Spanning Tree-based Query Plan Enumeration
Yesdaulet Izenov, Asoke Datta, Brian Tsan, Abylay Amanbayev, Florin Rusu
TL;DR
This work reframes query optimization as a problem of finding low-cost spanning trees on a join graph and introduces Ensemble Spanning Tree Enumeration (ESTE), which combines Prim's and Kruskal's algorithms to explore multiple low-cost plans. ESTE leverages a cost model for physical operators, a main-memory-oriented cost function, and a dynamic edge-weight scheme that reflects subplan progress, enabling a principled, polynomial-time exploration of the plan space. The authors compare exhaustive, heuristic, and ensemble strategies across diverse join-graph topologies and a real benchmark (JOB on IMDB), showing that ESTE achieves more consistent plan quality and similar or better execution times with only modest extra optimization time. Importantly, ESTE maintains robustness under cardinality-estimation errors and offers a cost-effective path to sustaining optimizer performance as data and workload evolve, without a full optimizer redesign. The work demonstrates that leveraging multiple spanning-tree algorithms can significantly broaden search-space coverage and improve practice-relevant plan quality in large queries.
Abstract
In this work, we define the problem of finding an optimal query plan as finding spanning trees with low costs. This approach empowers the utilization of a series of spanning tree algorithms, thereby enabling systematic exploration of the plan search space over a join graph. Capitalizing on the polynomial time complexity of spanning tree algorithms, we present the Ensemble Spanning Tree Enumeration (ESTE) strategy. ESTE employs two conventional spanning tree algorithms, Prim's and Kruskal's, together to enhance the robustness of the query optimizer.
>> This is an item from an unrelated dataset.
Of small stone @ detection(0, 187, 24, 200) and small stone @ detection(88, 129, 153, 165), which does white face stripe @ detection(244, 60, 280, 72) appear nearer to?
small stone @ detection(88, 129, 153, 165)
In ESTE, multiple query plans are enumerated exploring different areas of the search space. This positions ESTE as an intermediate strategy between exhaustive and heuristic enumeration strategies. We show that ESTE is more robust in identifying efficient query plans for large queries. In the case of data modifications and workload demand increase, we believe that our approach can be a cheaper alternative to maintain optimizer robustness by integrating additional spanning tree algorithms rather than completely changing the optimizer to another plan enumeration algorithm. The experimental evaluation shows that ESTE achieves better consistency in plan quality and optimization time than existing solutions while identifying similarly optimal plans.